> _Exercise prompt_:
Beneath this task are records; count the lines among them that contain the word "United" and answer with the number only.

Available records section start

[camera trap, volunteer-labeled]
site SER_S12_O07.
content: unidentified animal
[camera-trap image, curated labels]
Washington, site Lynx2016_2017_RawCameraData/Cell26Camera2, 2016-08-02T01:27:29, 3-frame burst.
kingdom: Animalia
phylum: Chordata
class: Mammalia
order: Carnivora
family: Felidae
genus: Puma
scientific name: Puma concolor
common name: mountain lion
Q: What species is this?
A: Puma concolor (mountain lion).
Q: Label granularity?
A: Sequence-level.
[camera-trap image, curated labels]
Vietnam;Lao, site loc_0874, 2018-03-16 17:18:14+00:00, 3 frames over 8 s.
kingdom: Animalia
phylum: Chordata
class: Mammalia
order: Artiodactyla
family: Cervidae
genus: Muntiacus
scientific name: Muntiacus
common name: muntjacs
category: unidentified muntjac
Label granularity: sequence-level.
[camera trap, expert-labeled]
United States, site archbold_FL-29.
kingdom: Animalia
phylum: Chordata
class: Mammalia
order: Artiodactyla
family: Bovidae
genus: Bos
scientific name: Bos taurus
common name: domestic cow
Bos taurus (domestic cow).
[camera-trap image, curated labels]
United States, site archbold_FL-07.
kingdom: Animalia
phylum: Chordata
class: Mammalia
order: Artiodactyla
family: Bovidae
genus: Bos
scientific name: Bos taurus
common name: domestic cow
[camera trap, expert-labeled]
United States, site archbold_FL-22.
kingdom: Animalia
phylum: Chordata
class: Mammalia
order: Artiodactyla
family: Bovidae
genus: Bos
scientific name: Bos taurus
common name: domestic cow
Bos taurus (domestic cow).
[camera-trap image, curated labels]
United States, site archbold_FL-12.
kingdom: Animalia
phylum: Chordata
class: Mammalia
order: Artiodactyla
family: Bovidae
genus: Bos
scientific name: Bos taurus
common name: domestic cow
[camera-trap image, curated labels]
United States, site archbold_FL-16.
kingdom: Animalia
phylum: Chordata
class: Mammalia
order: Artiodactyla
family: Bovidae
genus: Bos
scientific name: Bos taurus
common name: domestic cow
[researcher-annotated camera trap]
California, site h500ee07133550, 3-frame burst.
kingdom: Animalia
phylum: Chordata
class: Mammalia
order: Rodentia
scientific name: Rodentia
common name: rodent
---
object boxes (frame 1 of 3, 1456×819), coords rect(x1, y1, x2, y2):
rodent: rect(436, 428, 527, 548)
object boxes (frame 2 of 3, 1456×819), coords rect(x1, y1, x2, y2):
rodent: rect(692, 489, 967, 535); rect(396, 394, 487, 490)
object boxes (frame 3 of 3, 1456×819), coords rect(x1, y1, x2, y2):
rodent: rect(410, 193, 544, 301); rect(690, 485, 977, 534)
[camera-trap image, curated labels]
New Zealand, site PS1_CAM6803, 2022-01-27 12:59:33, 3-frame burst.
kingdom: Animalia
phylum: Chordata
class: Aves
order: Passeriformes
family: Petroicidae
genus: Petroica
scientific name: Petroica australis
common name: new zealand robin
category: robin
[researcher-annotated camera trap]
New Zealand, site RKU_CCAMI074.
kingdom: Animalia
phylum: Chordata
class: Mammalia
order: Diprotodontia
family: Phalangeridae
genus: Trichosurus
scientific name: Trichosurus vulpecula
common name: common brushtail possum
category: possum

Available records section end

> _Reply to the exercise_:
5